EXERCISE OBJECTIVE: Please copy every line of the material below, keeping each one word for word and in the same order.
......
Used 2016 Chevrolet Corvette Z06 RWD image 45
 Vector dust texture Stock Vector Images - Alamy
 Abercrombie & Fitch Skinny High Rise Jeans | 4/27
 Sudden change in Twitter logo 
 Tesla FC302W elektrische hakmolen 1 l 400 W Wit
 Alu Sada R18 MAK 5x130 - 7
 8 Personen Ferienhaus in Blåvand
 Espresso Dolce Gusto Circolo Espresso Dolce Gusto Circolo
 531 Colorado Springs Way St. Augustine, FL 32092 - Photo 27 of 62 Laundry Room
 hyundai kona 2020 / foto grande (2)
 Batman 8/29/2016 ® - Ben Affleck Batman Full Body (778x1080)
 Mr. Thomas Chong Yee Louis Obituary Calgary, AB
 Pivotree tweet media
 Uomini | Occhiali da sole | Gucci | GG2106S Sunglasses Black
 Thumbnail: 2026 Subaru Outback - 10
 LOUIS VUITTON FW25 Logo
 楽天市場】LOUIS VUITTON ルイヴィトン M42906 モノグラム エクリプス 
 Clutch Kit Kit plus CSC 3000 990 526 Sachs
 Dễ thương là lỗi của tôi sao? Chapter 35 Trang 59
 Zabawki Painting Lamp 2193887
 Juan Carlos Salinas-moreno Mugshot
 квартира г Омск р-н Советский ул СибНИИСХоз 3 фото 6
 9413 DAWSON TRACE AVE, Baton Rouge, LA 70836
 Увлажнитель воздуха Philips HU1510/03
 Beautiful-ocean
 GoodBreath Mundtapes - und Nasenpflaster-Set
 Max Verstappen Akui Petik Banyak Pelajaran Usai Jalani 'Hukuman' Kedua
......
OUTPUT BELOW:
Used 2016 Chevrolet Corvette Z06 RWD image 45
 Vector dust texture Stock Vector Images - Alamy
 Abercrombie & Fitch Skinny High Rise Jeans | 4/27
 Sudden change in Twitter logo 
 Tesla FC302W elektrische hakmolen 1 l 400 W Wit
 Alu Sada R18 MAK 5x130 - 7
 8 Personen Ferienhaus in Blåvand
 Espresso Dolce Gusto Circolo Espresso Dolce Gusto Circolo
 531 Colorado Springs Way St. Augustine, FL 32092 - Photo 27 of 62 Laundry Room
 hyundai kona 2020 / foto grande (2)
 Batman 8/29/2016 ® - Ben Affleck Batman Full Body (778x1080)
 Mr. Thomas Chong Yee Louis Obituary Calgary, AB
 Pivotree tweet media
 Uomini | Occhiali da sole | Gucci | GG2106S Sunglasses Black
 Thumbnail: 2026 Subaru Outback - 10
 LOUIS VUITTON FW25 Logo
 楽天市場】LOUIS VUITTON ルイヴィトン M42906 モノグラム エクリプス 
 Clutch Kit Kit plus CSC 3000 990 526 Sachs
 Dễ thương là lỗi của tôi sao? Chapter 35 Trang 59
 Zabawki Painting Lamp 2193887
 Juan Carlos Salinas-moreno Mugshot
 квартира г Омск р-н Советский ул СибНИИСХоз 3 фото 6
 9413 DAWSON TRACE AVE, Baton Rouge, LA 70836
 Увлажнитель воздуха Philips HU1510/03
 Beautiful-ocean
 GoodBreath Mundtapes - und Nasenpflaster-Set
 Max Verstappen Akui Petik Banyak Pelajaran Usai Jalani 'Hukuman' Kedua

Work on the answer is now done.